This weekend I took a trip to Manchester; home of The Stone Roses, some Arab football team and Coronation Street. I was there to commentate on Cage Contender 6, the first Irish show to have a stab at organising an event in England. More on that later. Luckily for me, I got to take in a seminar with one of the greatest BJJ players on the last decade while I was over there.
Now I don’t want to call people tight, but budgeting for a fight show means that when you fly someone in, you usually bring them in on the cheapest flight available, in this case, the 6.30am flight out of Dublin. So up I got at 4.45am, jumped in the shower, parked the car, took the shuttle bus, drank a bucket of coffee, bought another one (Ryanair didn’t allow me to take it onboard the bastards) and read a few chapters of Chuck Palahniuk’s Pygmy until I got into Manchester.at 7.40. Then it was just a matter of wasting some time in the airport drinking another bucket of coffee before getting on the wrong bus to Manchester (it got me there, it just took me into probably every housing estate on the way) and meeting up with Foxy and Mick, who had both flown over the night before for the seminar. We took in some breakfast at a nice little place without a toilet called The Koffee Pot. I had a lovely Full British Isles breakfast and some coffee, but we felt a little out of place. It seems Saturday was the day of the Gay Pride Festival in Manchester, which meant that we were just about the only 3 lads not dressed up in a costume. One bunch of lads was dressed as British tourists abroad, complete with Speedos, whitewashed skin and sandals with socks. It was not a warm day, I felt for them. Still it was a strange experience being the only straights in the village. I suppose this is what gay men must feel like in public sometimes. But enough about the homo/hetro divide, let’s talk about how I went to a seminar and rolled around with other men.

--------

Required task A: Locate every line of the listing that contains the word "point" and copy each such line out in full, treating uppercase and lowercase as different.

Excerpted records:
--------

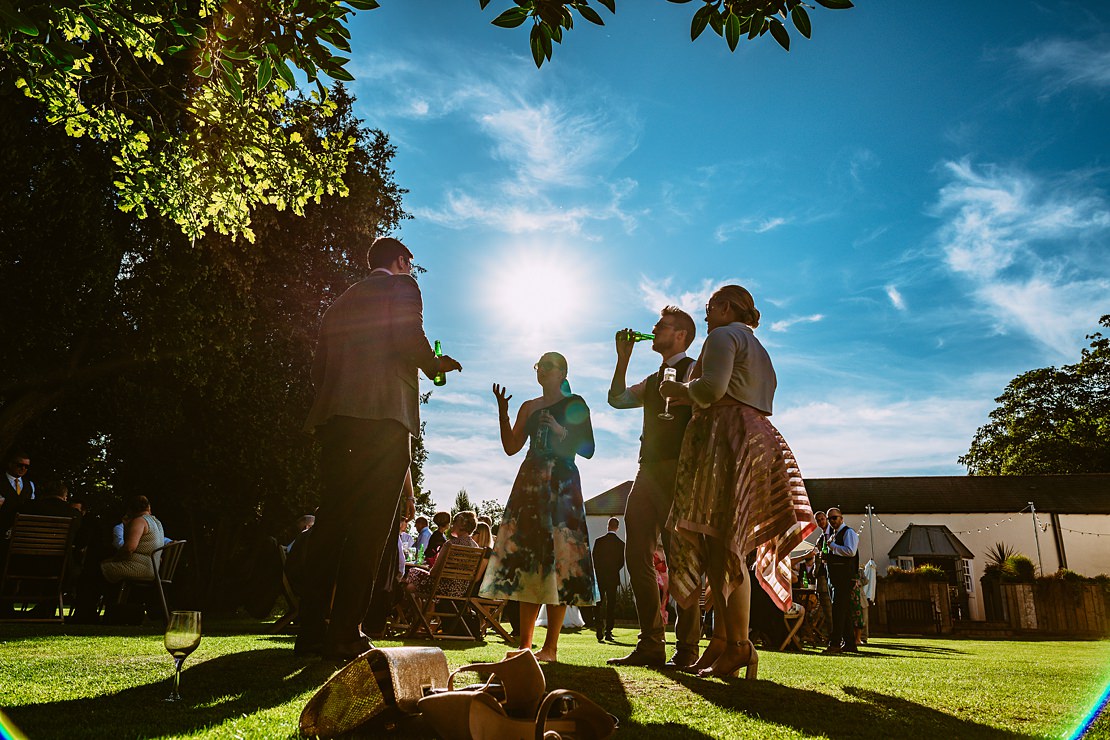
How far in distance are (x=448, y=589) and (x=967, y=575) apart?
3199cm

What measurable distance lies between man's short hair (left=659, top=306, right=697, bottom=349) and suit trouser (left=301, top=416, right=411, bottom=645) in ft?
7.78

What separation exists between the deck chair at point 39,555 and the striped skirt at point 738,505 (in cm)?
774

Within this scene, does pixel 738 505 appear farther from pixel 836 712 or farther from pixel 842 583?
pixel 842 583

--------

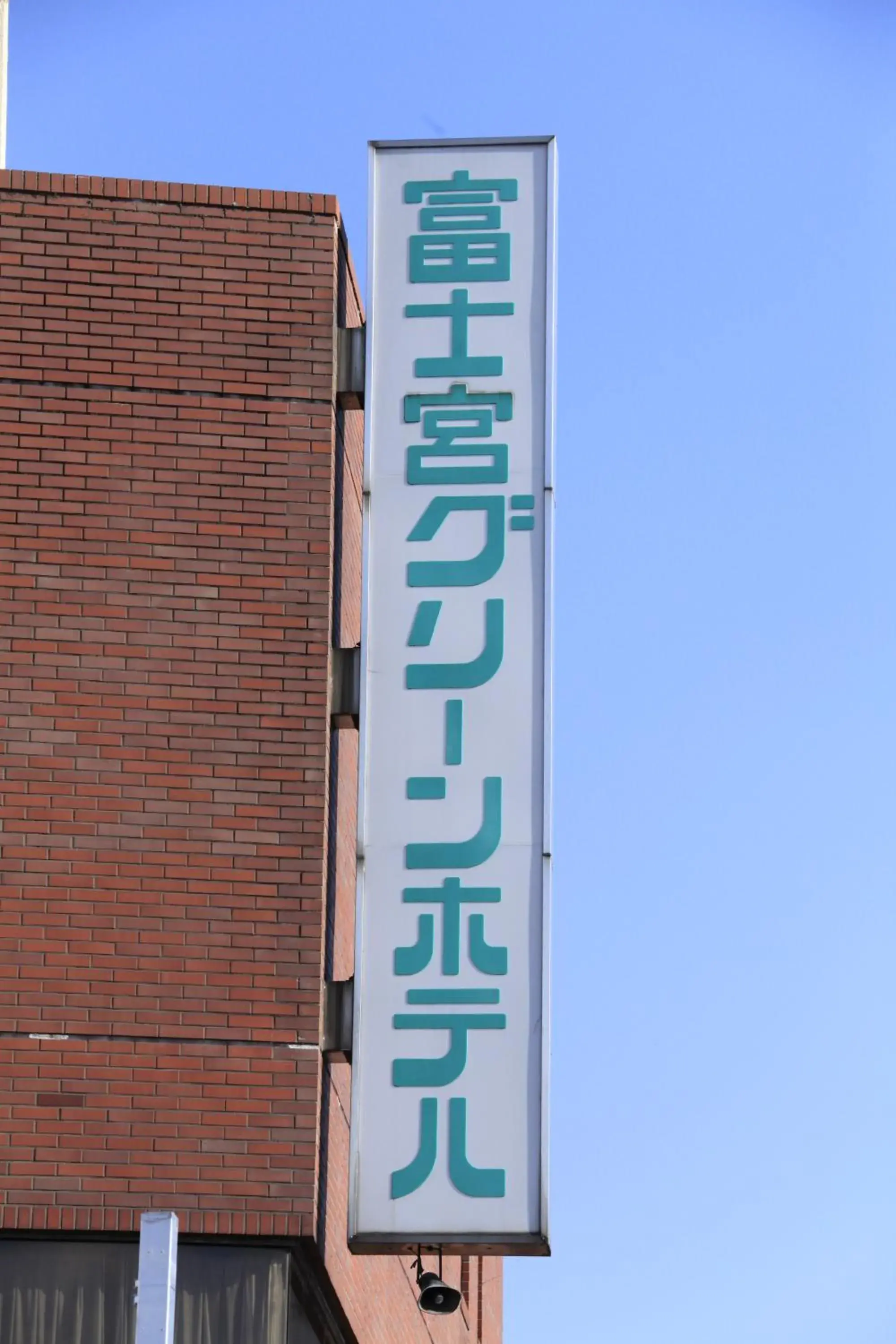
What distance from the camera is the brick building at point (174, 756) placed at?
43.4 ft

--------

Required task B: In the account of the Manchester trip, write out the passage from "This weekend I" up to and including "was over there.", switching every "Manchester" to "Liverpool".

Full solution A:
What separation exists between the deck chair at point 39,555 and the striped skirt at point 738,505 (in cm)?
What distance from the camera is the brick building at point (174, 756) placed at?

Full solution B:
This weekend I took a trip to Liverpool; home of The Stone Roses, some Arab football team and Coronation Street. I was there to commentate on Cage Contender 6, the first Irish show to have a stab at organising an event in England. More on that later. Luckily for me, I got to take in a seminar with one of the greatest BJJ players on the last decade while I was over there.